El coraje que alguna vez los ayudó a crecer los enfrentó con un panorama financiero distinto, voraz. Los hijos ya habían crecido. Cecilia, Pablo, Alejandra, Mónica, Betty, Guillermo y José estaban programando sus vidas. Habían perdido a Juan Andrés súbitamente a los 2 años. La voluntad de exportar pan dulces y su equipamiento los empujó a algunos errores y los envolvió en una pendiente irrecuperable. Acaso otra familia hubiera dado la espalda a la situación, pero los Colsani no. Hicieron su propio concurso de acreedores, por ser buena gente tuvieron la ayuda de proveedores, pusieron todo lo que tenían; por ser gente de trabajo se lanzaron a reciclar el ánimo; por haber mostrado honestidad y capacidad técnica, fueron apoyados. En un galpón alquilado hicieron su centro de operaciones. Allí hoy Pablo, José, Betty y su hijo Juan, más el apoyo de Ignacio y Juan Manuel, la nueva generación, continúan con el arte de amasar buenos productos.

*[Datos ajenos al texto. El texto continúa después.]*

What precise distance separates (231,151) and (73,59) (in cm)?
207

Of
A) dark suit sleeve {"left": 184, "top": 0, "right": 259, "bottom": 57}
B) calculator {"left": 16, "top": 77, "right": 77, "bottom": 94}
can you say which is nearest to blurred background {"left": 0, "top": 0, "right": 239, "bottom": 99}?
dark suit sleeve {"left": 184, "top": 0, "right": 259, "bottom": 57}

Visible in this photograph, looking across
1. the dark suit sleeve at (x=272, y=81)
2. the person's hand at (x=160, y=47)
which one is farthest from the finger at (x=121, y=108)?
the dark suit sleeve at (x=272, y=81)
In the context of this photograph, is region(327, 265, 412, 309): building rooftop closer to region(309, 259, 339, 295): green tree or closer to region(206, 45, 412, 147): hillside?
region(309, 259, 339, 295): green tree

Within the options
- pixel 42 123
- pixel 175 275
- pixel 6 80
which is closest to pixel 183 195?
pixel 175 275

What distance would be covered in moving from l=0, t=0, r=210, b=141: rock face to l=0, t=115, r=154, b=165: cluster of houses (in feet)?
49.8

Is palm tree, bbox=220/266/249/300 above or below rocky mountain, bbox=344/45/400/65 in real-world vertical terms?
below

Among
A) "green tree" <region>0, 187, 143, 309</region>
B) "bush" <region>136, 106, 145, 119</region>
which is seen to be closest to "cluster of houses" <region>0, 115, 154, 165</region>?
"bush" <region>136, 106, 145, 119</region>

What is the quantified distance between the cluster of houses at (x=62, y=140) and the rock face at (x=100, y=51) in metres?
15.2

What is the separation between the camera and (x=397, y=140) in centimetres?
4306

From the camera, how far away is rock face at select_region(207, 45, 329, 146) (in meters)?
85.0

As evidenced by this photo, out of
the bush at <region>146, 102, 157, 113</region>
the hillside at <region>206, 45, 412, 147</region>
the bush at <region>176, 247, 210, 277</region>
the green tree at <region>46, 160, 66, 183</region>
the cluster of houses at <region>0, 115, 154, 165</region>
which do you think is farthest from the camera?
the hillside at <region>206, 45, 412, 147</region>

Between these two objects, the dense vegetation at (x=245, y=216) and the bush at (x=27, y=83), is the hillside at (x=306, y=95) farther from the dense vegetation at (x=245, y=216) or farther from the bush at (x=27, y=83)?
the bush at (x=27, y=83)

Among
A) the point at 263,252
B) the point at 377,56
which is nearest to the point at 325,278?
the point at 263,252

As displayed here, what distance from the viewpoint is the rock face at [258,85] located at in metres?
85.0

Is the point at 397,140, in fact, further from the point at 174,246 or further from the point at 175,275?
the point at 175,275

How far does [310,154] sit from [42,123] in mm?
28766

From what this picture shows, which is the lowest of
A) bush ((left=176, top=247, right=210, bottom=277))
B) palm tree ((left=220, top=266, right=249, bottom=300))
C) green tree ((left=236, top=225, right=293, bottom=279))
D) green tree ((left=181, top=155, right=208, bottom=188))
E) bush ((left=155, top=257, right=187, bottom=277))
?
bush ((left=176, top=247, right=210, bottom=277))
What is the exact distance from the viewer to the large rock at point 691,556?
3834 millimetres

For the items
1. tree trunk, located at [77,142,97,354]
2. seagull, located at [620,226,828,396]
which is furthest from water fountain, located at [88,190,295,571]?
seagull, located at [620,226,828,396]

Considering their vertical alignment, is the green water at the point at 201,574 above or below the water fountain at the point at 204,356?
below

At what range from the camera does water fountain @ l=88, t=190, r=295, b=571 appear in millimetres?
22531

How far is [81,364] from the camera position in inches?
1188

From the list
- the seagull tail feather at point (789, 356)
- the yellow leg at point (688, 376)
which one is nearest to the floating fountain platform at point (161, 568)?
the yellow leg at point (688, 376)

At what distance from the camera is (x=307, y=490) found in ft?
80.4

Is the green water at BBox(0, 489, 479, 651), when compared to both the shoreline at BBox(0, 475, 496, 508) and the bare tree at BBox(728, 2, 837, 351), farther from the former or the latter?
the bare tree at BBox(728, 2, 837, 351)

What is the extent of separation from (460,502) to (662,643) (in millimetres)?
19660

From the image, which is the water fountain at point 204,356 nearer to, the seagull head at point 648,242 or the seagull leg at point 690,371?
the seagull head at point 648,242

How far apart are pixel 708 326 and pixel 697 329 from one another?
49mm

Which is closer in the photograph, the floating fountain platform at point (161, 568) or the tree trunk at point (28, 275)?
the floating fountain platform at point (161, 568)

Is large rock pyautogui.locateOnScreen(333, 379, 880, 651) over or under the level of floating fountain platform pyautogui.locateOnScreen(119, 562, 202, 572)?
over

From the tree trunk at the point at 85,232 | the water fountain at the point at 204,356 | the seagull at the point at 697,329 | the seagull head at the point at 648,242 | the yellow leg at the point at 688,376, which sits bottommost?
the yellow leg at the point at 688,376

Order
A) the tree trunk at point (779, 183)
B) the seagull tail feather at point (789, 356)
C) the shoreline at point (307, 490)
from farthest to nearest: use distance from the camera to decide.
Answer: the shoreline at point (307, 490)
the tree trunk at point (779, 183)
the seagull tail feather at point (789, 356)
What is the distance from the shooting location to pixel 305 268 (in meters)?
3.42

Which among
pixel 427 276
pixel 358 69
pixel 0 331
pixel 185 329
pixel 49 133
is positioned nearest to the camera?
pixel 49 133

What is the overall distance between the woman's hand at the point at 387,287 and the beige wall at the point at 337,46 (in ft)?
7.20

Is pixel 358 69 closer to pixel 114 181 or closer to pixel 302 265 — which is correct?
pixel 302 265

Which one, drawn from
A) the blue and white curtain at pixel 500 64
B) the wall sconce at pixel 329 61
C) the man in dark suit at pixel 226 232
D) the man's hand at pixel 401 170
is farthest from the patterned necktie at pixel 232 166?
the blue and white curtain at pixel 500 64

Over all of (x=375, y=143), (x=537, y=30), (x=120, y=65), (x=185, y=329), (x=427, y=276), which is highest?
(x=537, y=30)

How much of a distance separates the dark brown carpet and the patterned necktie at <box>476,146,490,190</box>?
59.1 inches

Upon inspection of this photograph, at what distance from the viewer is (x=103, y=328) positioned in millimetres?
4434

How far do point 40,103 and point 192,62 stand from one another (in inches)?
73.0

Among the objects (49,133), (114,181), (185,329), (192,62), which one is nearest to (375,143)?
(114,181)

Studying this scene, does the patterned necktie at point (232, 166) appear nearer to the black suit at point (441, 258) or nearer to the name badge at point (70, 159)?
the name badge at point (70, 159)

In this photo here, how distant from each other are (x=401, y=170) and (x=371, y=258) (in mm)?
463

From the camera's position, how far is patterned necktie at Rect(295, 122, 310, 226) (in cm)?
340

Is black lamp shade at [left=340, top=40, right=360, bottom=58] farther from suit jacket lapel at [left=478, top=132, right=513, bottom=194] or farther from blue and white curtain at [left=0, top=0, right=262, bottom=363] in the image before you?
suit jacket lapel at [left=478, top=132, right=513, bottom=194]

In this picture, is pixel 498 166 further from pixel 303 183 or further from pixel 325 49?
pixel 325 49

Es un caso rafaelino de tradición secular, cohesión familiar, empatía con el cliente, respeto a ultranza por el liderazgo en la calidad de sus productos a despecho de alturas y caídas. El Negro Colsani nos invitó a acompañarlo a Catamarca y La Rioja, adonde iba para comprar personalmente los frutos para su mercadería. Cuando todo estaba dispuesto, imprevistamente partió, esta vez solo y por última vez, para llevar su Pan al Cielo.
Fuente: diario Castellanos, Rafaela, 21 de octubre de 2020.